• Written task: Repeat the lines from the first one up to and including the line with "Erebus Ascent 39mm Malachite (Pre-owned)", switching "Modern" to "Contemporary" and changing nothing else. Leave the pictures out of your answer.

• Data:
+++

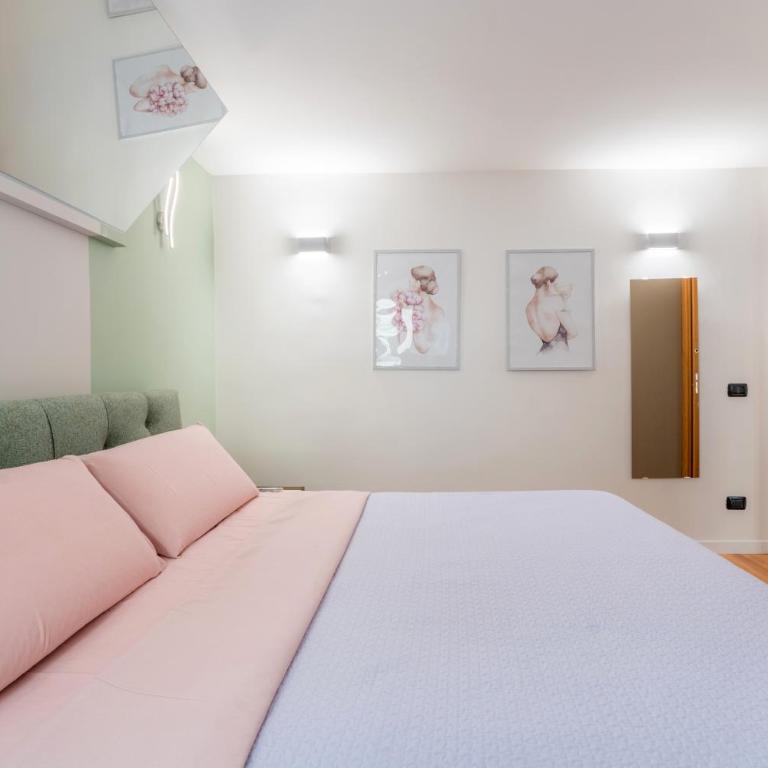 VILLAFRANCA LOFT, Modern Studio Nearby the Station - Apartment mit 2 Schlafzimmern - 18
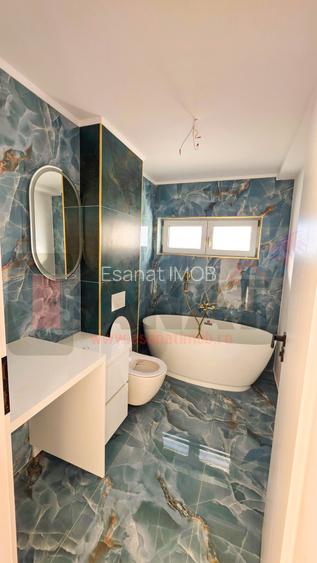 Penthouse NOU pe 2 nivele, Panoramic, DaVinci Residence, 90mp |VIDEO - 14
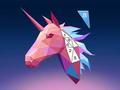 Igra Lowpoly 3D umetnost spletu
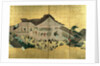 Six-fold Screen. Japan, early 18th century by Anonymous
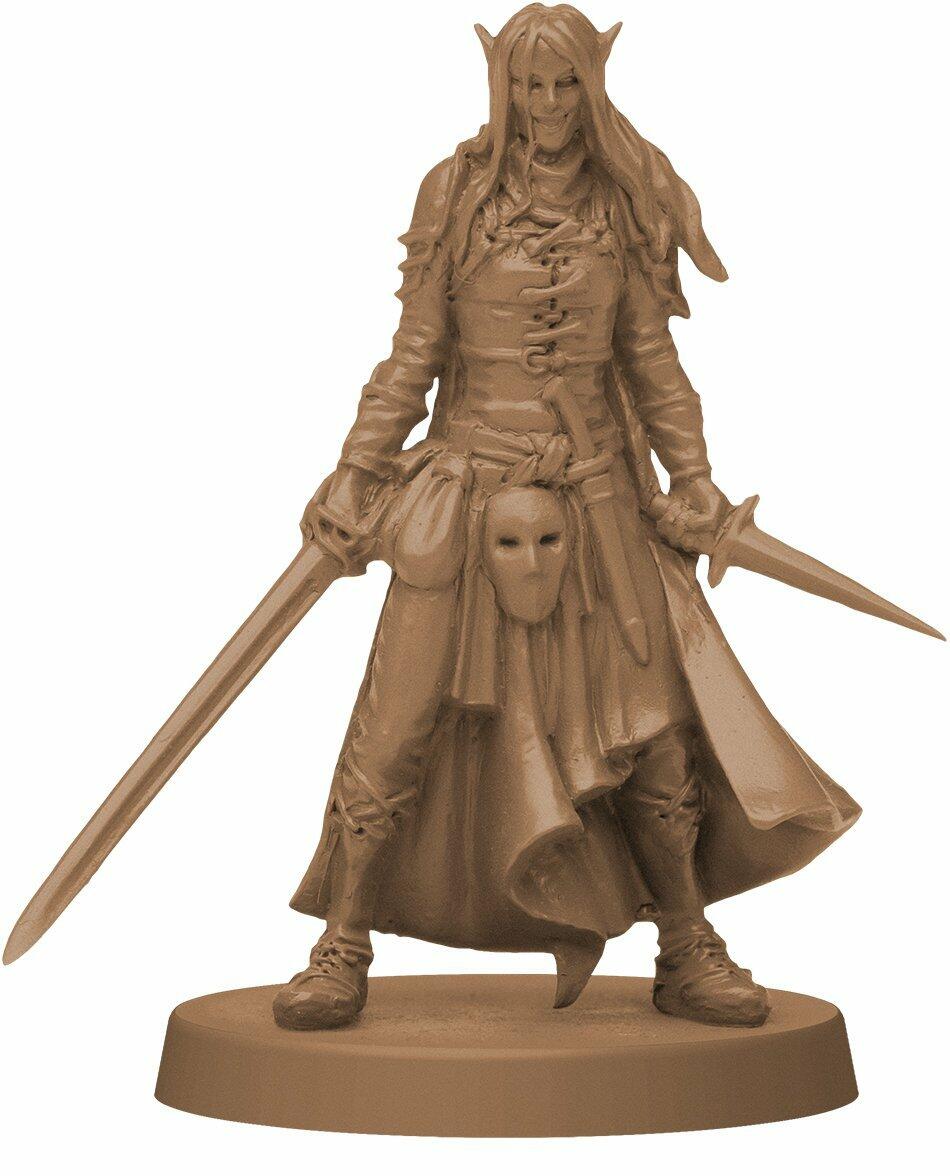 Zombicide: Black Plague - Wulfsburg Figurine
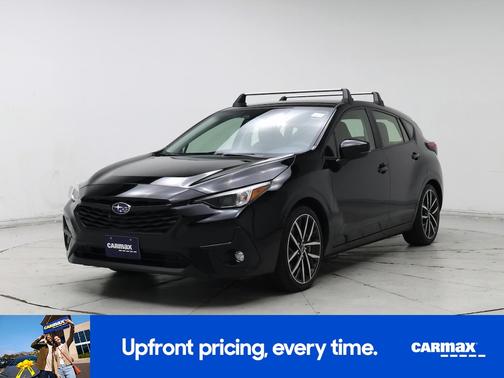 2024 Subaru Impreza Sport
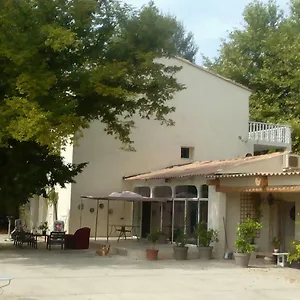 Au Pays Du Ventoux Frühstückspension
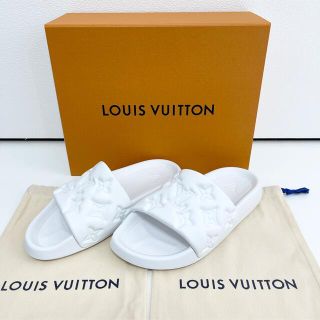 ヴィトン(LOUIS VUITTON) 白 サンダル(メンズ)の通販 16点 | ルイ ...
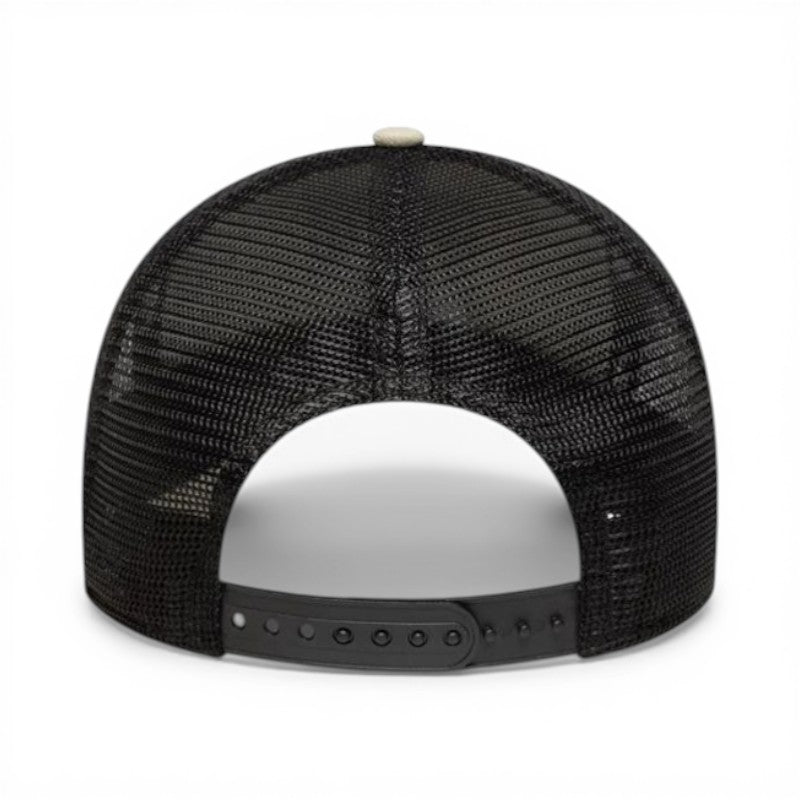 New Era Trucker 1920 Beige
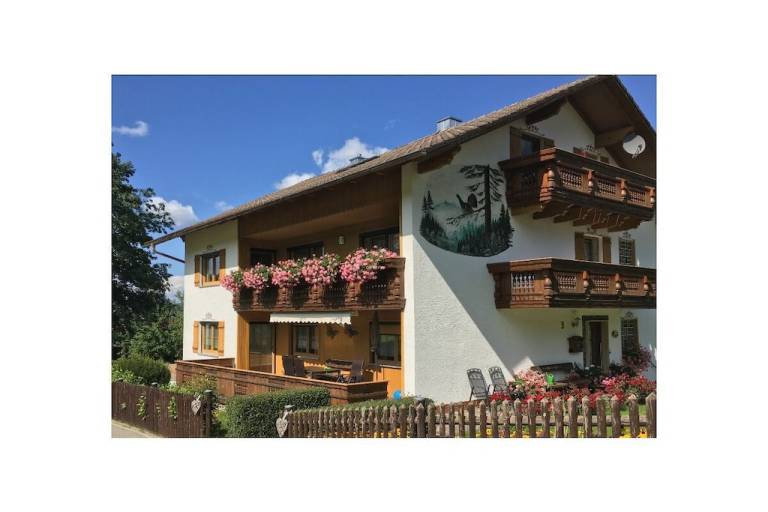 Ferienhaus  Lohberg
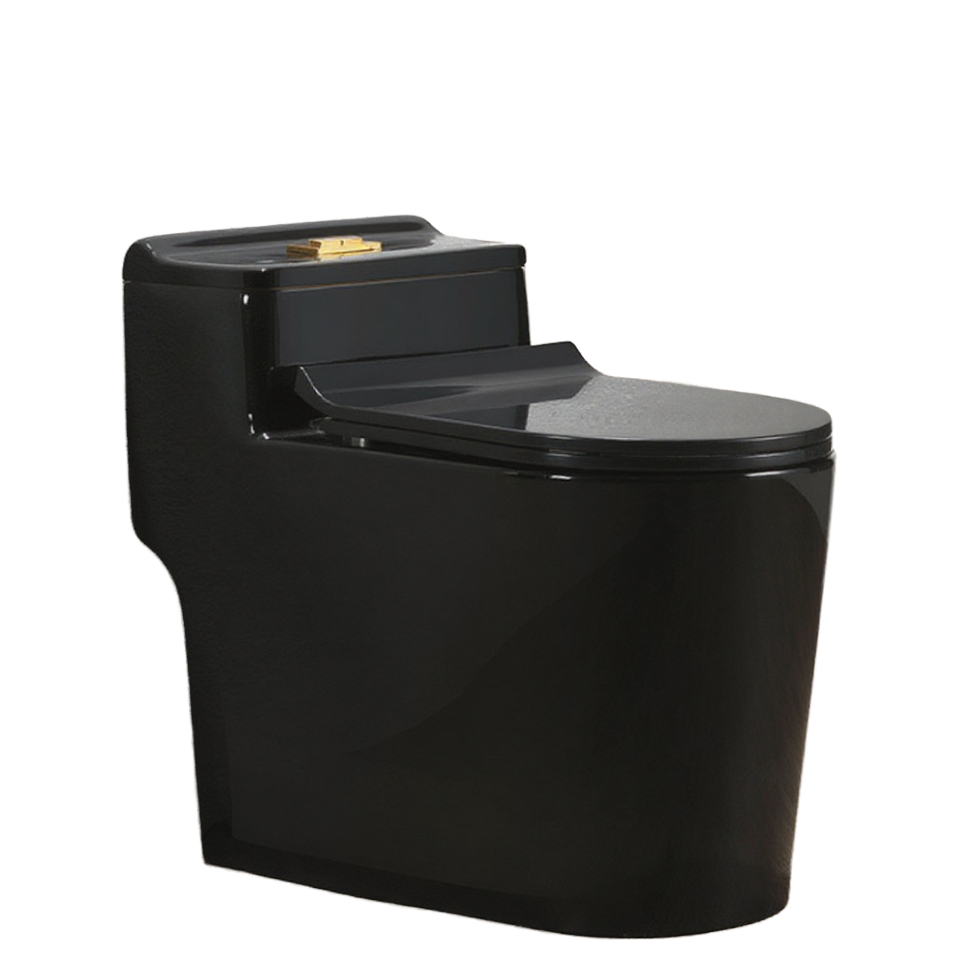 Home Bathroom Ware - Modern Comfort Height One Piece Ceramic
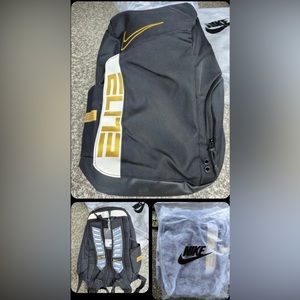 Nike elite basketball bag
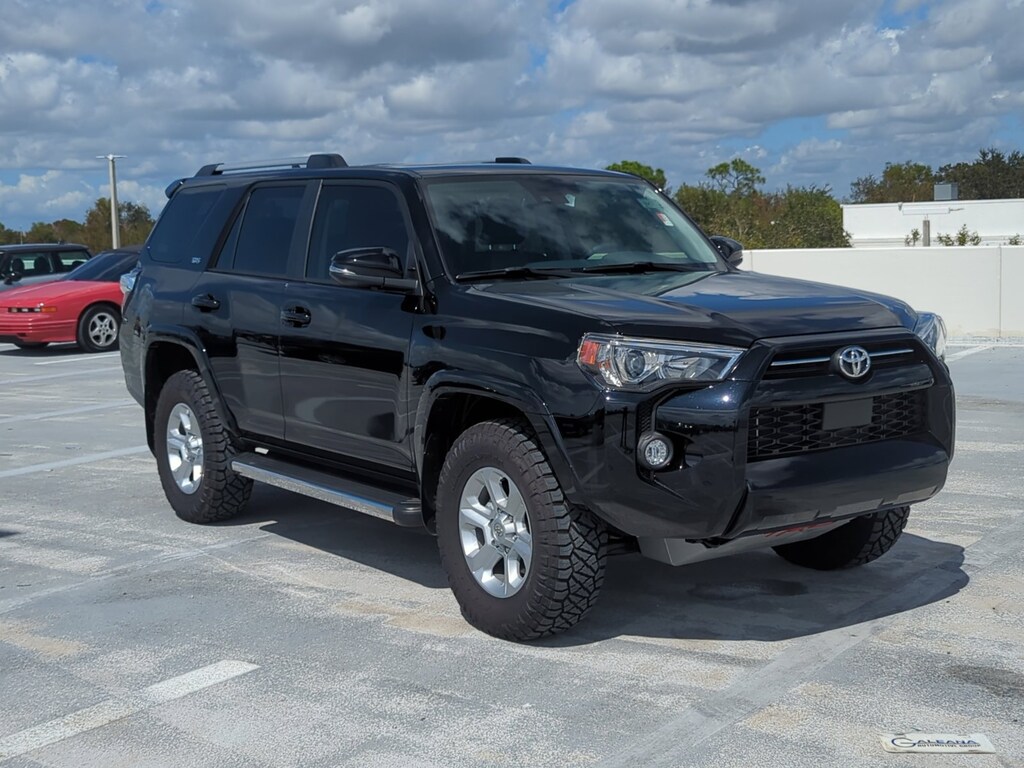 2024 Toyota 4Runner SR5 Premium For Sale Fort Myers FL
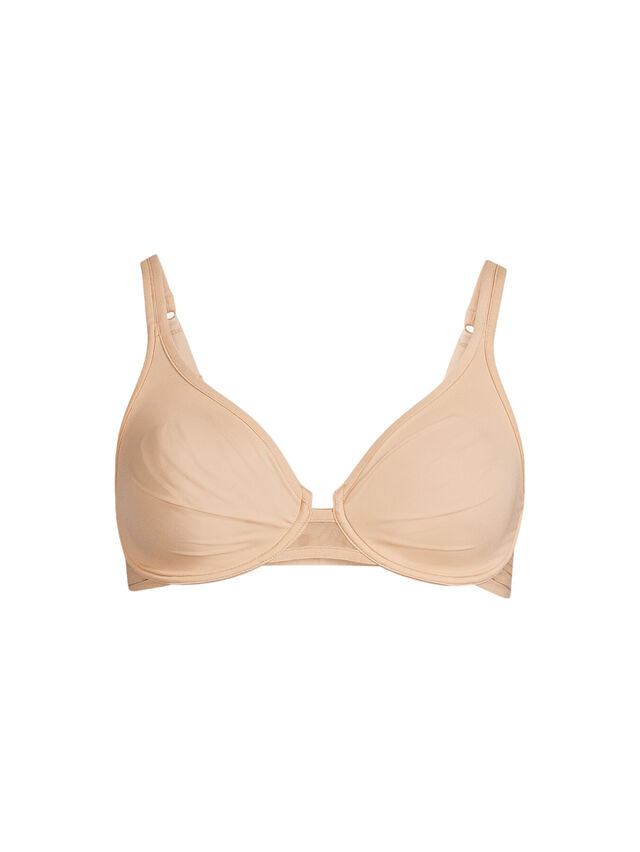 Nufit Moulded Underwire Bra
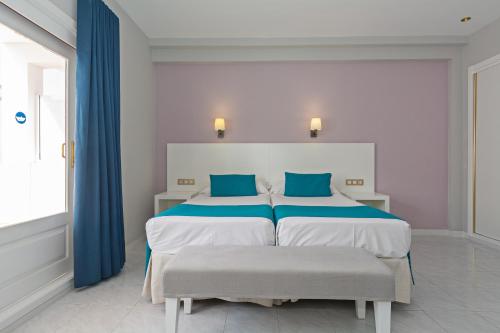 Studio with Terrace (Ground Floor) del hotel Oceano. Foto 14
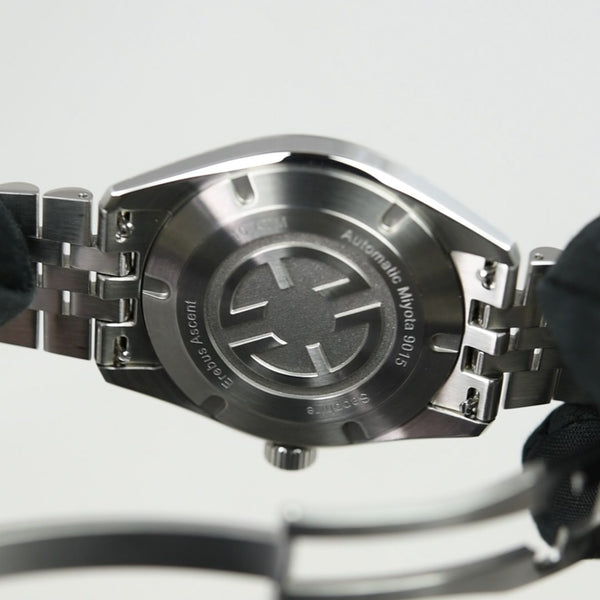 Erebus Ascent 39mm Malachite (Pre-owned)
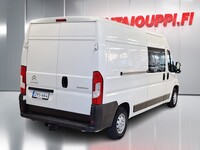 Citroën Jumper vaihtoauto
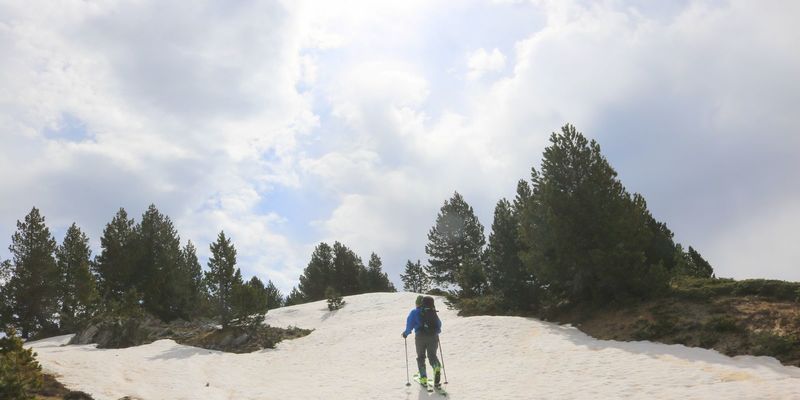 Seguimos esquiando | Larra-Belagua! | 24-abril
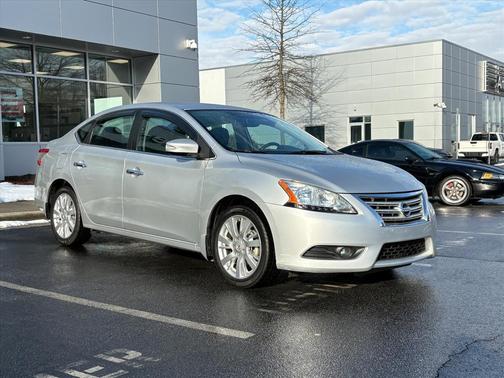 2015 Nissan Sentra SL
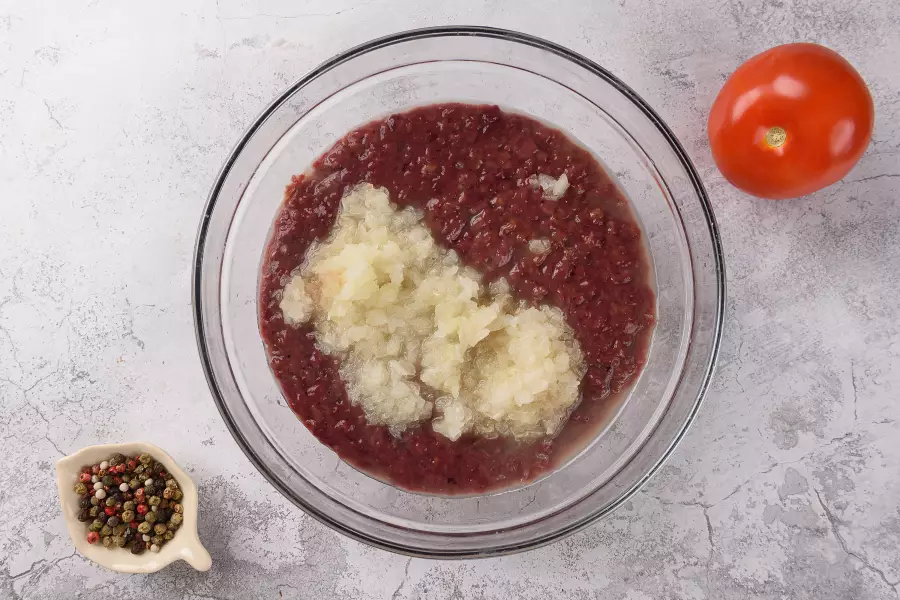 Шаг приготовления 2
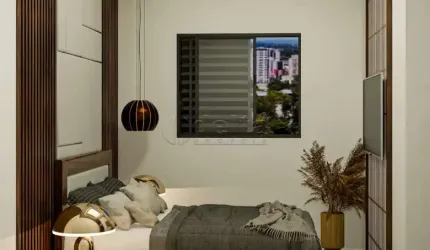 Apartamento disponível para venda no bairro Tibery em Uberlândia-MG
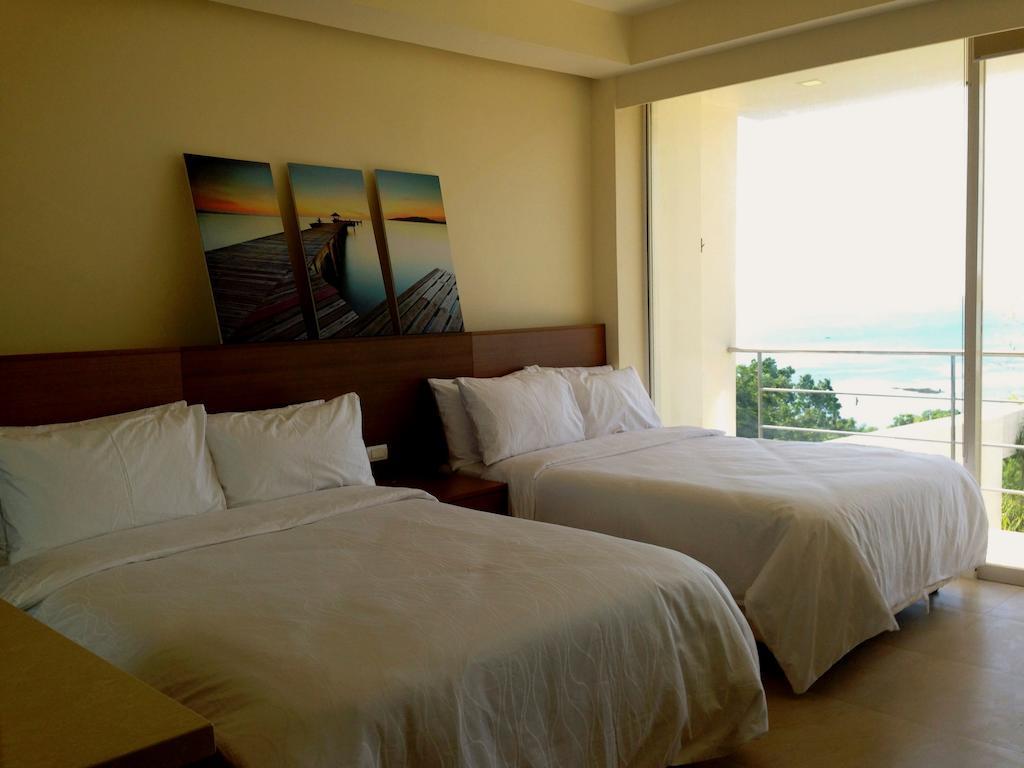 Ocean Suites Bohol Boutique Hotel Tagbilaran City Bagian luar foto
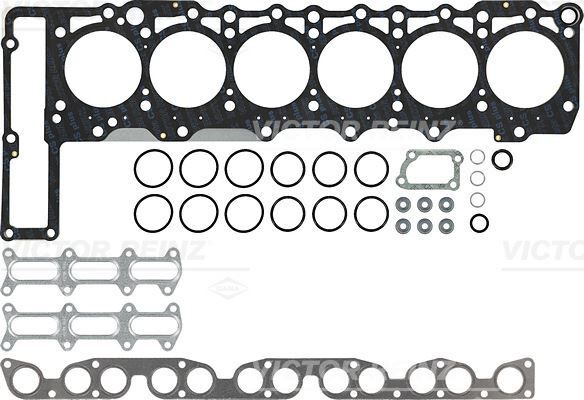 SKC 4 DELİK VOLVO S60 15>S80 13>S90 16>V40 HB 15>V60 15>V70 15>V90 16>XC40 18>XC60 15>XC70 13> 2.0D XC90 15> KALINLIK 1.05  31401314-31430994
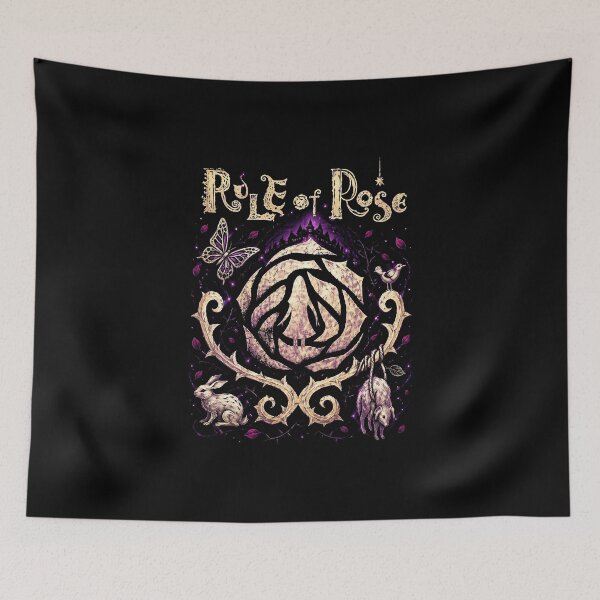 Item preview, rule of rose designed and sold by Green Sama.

+++

• Answer to this exercise:
 VILLAFRANCA LOFT, Contemporary Studio Nearby the Station - Apartment mit 2 Schlafzimmern - 18
 Penthouse NOU pe 2 nivele, Panoramic, DaVinci Residence, 90mp |VIDEO - 14
 Igra Lowpoly 3D umetnost spletu
 Six-fold Screen. Japan, early 18th century by Anonymous
 Zombicide: Black Plague - Wulfsburg Figurine
 2024 Subaru Impreza Sport
 Au Pays Du Ventoux Frühstückspension
 ヴィトン(LOUIS VUITTON) 白 サンダル(メンズ)の通販 16点 | ルイ ...
 New Era Trucker 1920 Beige
 Ferienhaus  Lohberg
 Home Bathroom Ware - Contemporary Comfort Height One Piece Ceramic
 Nike elite basketball bag
 2024 Toyota 4Runner SR5 Premium For Sale Fort Myers FL
 Nufit Moulded Underwire Bra
 Studio with Terrace (Ground Floor) del hotel Oceano. Foto 14
 Erebus Ascent 39mm Malachite (Pre-owned)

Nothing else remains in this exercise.